> _Consignes de travail_
Recopiez mot pour mot et en entier le texte ci-dessous sur le disque Murmures d'Yves Rousseau.

> _Passage proposé_
┌──

Murmures, Yves Rousseau
Abalone Productions
À notre époque où tout va si vite, disons où tout allait si vite il y a peu encore, avec le coup de frein de la pandémie qui suspend le temps psychique sinon physique, un disque d’un ou deux ans en arrière pourrait sembler très loin dans le passé si, heureusement, la musique, la poésie ne passent pas quand elles sont bonnes, belles. Je dirai donc que le beau, comme l’amour, n’a pas d’âge : il est toujours naissant. Ainsi, toujours d’actualité. Comme ce CD.
Je trainais ce disque comme un remords lointain, attendant un loisir plus grand, un moment meilleur pour en parler comme il le mérite, comme ces lettres, au temps encore de l’écriture à la main, dont on différait de plus à plus la réponse dans l’attente d’une disponibilité plus grande qui finissait par se réduire puis dissoudre dans le temps et le silence. Et se perdre dans l’amoncellement de disques, livres que je reçois et auxquels, je ne peux, malgré toute mon envie, et à mon grand regret, toujours matériellement donner l’écho qu’ils méritent, car j’ai aussi mes ouvrages, mes œuvres, mes livres, à faire, finir, fignoler, trop sacrifiés au profit des autres. J’avouerai aussi que sa matière, musique et poésie, si chères à mon cœur, si harmonieusement et originalement unies, me paralysait un peu par la manière de l’aborder en un temps si court d’émission, comment en faire un commen/taire qui devrait être comment taire, comment se taire pour le laisser parler ? Puis, le réécoutant avec le même plaisir hier qu’autrefois, j’ai trouvé qu’il était trop égoïste de ne pas le partager avec autrui, au risque de ne pas trop savoir comment prendre et découper des plages très longues où la musique sonne, la voix résonne bien après, dans le silence autour d’elle, où sublimée par des sonorités étranges qui en subliment la singularité.

└──

> _Contenu des données_
┌──

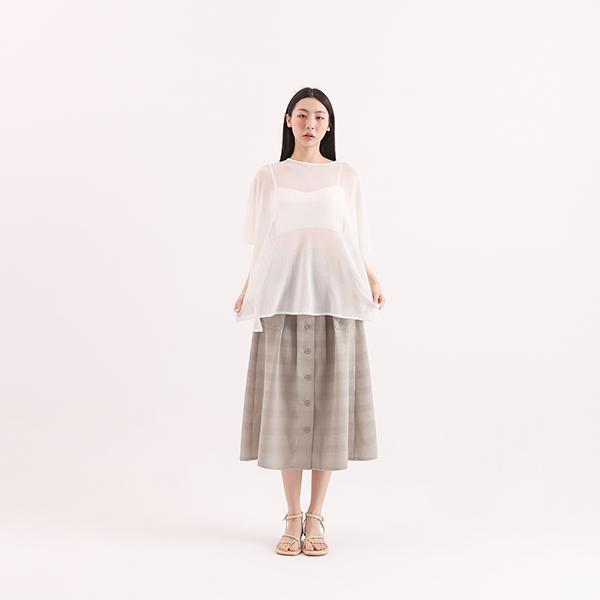 Miro_米羅剪接上衣_白 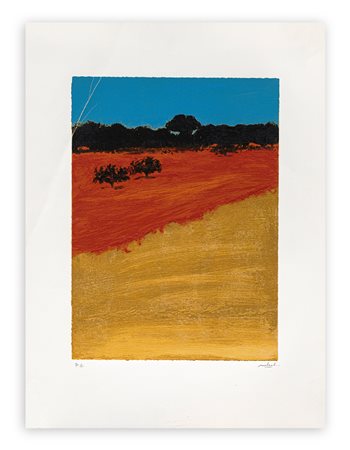 CARLO MATTIOLI (1911-1994) - Senza Titolo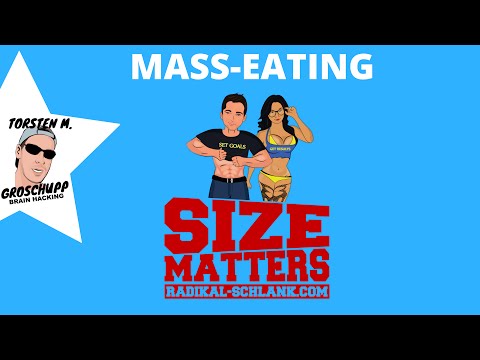 Iss soviel Du kannst und noch mehr - dabei Radikal Schlank bleiben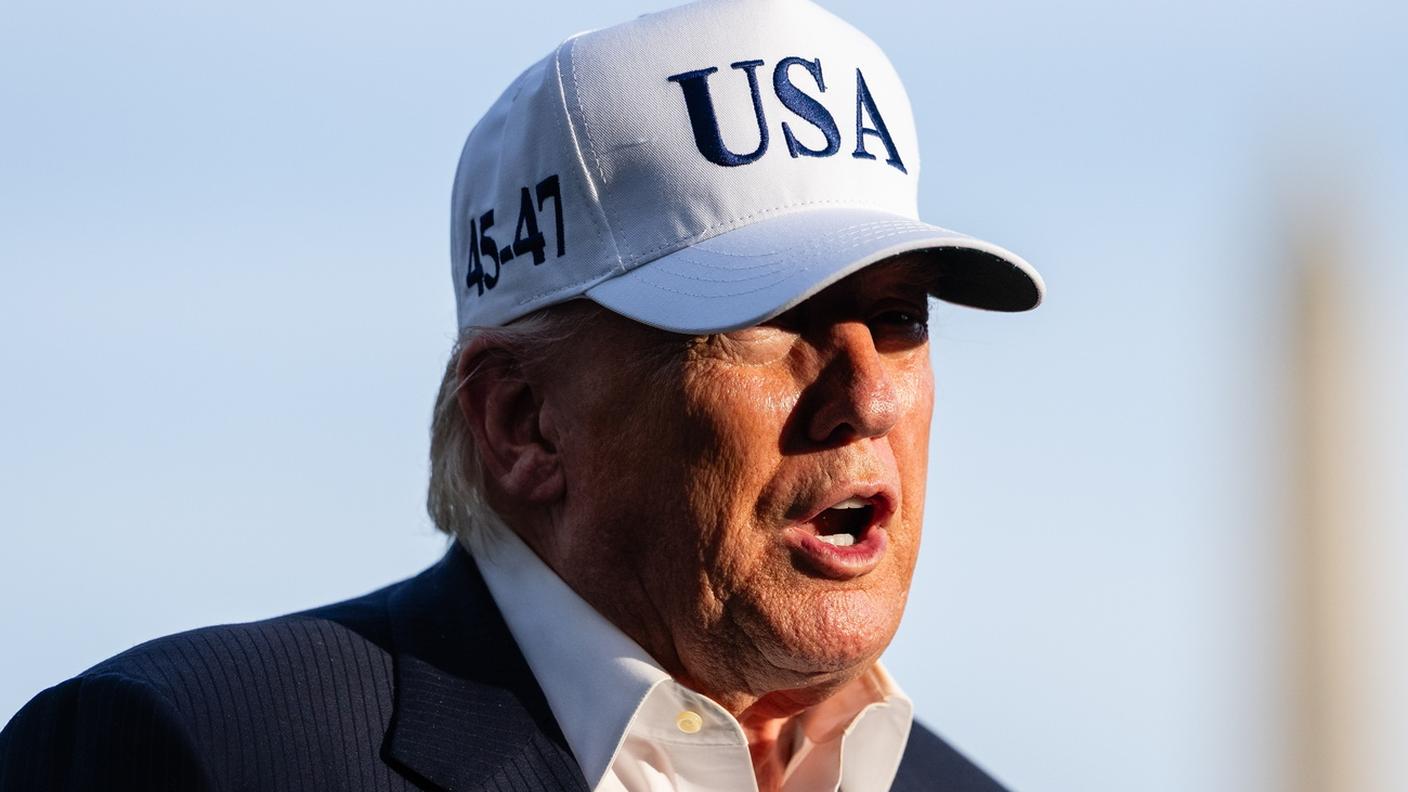 Donald Trump si diceva pronto ad attaccare di nuovo l'Iran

└──

> _Réponse attendue_
Murmures, Yves Rousseau
Abalone Productions
À notre époque où tout va si vite, disons où tout allait si vite il y a peu encore, avec le coup de frein de la pandémie qui suspend le temps psychique sinon physique, un disque d’un ou deux ans en arrière pourrait sembler très loin dans le passé si, heureusement, la musique, la poésie ne passent pas quand elles sont bonnes, belles. Je dirai donc que le beau, comme l’amour, n’a pas d’âge : il est toujours naissant. Ainsi, toujours d’actualité. Comme ce CD.
Je trainais ce disque comme un remords lointain, attendant un loisir plus grand, un moment meilleur pour en parler comme il le mérite, comme ces lettres, au temps encore de l’écriture à la main, dont on différait de plus à plus la réponse dans l’attente d’une disponibilité plus grande qui finissait par se réduire puis dissoudre dans le temps et le silence. Et se perdre dans l’amoncellement de disques, livres que je reçois et auxquels, je ne peux, malgré toute mon envie, et à mon grand regret, toujours matériellement donner l’écho qu’ils méritent, car j’ai aussi mes ouvrages, mes œuvres, mes livres, à faire, finir, fignoler, trop sacrifiés au profit des autres. J’avouerai aussi que sa matière, musique et poésie, si chères à mon cœur, si harmonieusement et originalement unies, me paralysait un peu par la manière de l’aborder en un temps si court d’émission, comment en faire un commen/taire qui devrait être comment taire, comment se taire pour le laisser parler ? Puis, le réécoutant avec le même plaisir hier qu’autrefois, j’ai trouvé qu’il était trop égoïste de ne pas le partager avec autrui, au risque de ne pas trop savoir comment prendre et découper des plages très longues où la musique sonne, la voix résonne bien après, dans le silence autour d’elle, où sublimée par des sonorités étranges qui en subliment la singularité.